Check out more from the digitized collection!


Kevin Jones is SCARC’s metadata and digitization specialist extraordinaire.  SCARC would be lost without him! He likes to play all kinds of games, run, and play ultimate Frisbee.

The After 8 Pins

In celebration of Oregon Archives Month, SCARC staff have pulled together a few of their favorite things in our collections. This is the third in the series.


The After 8 pins are part of the After 8 Records, a collection that documents the political activism and community outreach work of the After 8 organization, an group which operated in Benton County from 1989 to 2002, but was primarily active during the 1990s.

“After 8” is in reference to and a response to Ballot Measure 8. In November of 1988, Ballot Measure 8 passed in the state of Oregon, effectively rescinding Governor Goldschmidt’s 1987 Executive Order 87-20 prohibiting discrimination on the basis of sexual orientation in the executive branch of the state government. In addition to the dismantling of this previous protection, Ballot Measure 8 introduced a new law allowing state officials to take the sexual orientation into account in making personnel decisions, and preventing them from acting on reports of such discrimination. Thus, the ballot measure effectively made it legal to discriminate at all levels of state government on the basis of sexual orientation, then defined as homosexual, heterosexual, and bisexual.

In response to Ballot Measure 8, a group of women in Benton County met in the week following its passage to discuss the potential for mobilization within the local gay and lesbian community.

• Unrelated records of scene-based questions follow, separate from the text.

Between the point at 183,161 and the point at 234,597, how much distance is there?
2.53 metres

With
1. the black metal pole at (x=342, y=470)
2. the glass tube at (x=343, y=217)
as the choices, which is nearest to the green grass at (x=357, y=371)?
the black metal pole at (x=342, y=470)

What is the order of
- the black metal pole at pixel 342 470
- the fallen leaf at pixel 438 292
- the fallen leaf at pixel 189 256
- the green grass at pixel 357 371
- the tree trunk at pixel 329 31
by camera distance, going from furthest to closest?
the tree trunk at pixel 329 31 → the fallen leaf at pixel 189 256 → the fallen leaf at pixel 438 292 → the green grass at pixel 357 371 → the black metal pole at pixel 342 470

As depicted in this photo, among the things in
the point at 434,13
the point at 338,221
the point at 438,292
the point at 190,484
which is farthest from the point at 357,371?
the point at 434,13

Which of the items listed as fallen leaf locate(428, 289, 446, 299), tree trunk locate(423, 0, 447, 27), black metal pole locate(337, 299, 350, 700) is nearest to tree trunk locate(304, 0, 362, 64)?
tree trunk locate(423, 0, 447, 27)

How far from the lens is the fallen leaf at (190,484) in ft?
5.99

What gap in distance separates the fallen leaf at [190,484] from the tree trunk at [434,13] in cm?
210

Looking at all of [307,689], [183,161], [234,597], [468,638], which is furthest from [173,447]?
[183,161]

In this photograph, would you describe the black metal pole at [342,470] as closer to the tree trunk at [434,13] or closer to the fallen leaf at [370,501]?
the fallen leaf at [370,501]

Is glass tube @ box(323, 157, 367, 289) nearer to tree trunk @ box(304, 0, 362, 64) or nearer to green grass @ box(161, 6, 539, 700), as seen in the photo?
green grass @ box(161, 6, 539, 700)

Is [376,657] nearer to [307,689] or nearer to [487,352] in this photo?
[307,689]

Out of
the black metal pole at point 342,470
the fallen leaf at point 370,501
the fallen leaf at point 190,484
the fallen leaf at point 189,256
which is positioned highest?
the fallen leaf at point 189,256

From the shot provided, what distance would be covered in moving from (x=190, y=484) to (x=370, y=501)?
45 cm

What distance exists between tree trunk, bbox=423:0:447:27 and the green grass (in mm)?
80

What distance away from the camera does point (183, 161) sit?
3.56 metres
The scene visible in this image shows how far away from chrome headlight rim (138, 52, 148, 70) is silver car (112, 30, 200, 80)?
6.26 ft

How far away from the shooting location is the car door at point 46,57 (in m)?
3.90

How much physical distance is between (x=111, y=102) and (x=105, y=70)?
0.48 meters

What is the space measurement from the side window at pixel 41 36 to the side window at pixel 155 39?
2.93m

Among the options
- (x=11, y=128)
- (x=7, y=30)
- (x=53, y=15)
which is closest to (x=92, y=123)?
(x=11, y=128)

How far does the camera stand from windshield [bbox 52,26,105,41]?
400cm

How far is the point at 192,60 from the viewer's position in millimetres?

By December of that same year, a group of lesbian and gay community members and their allies were meeting bi-weekly, and in January of 1989, the group was given a name—”After 8″. Their mission became “To create conditions which ensure that all persons are protected from any discrimination based on sexual orientation.” Throughout the group’s lifetime, After 8 sought to achieve this mission through education and advocacy—working with members of the community, engaging in political activity, networking with individuals, organizations, businesses, and institutions, and effectively making themselves visible as active participants of the local community. After 8 operated in Benton County from 1989-2002.

Pins are an easily visible, portable, and effective form of community activism, and the After 8 pins are both fun and informative. Some of the pins such as “Stop the OCA” reference the Oregon Citizens Alliance, a conservative Christian political organization that proposed the anti-LGBTQ+ rights Measure 9; some pins like “Straight but not narrow, vote no on 9” show the allyship from non-LGBTQ+ community members; and some pins like “leather lesbo” are timeless. 

In addition to their historic value for researchers to incorporate in their scholarship, the After 8 pins are always a hit when used as part of SCARC instruction sessions and they make for great exhibit pieces.  


Natalia Fernandez is currently serving as SCARC’s Interim Director. In her permanent role, she is the curator of the Oregon Multicultural Archives, OSU Queer Archives, and OSU DisAbility Archives; she also serves as the Supervisor of the OSULP Diversity Scholars Program.  She has been with OSU for over 10 years and her office is located in the 3rd floor archives workroom.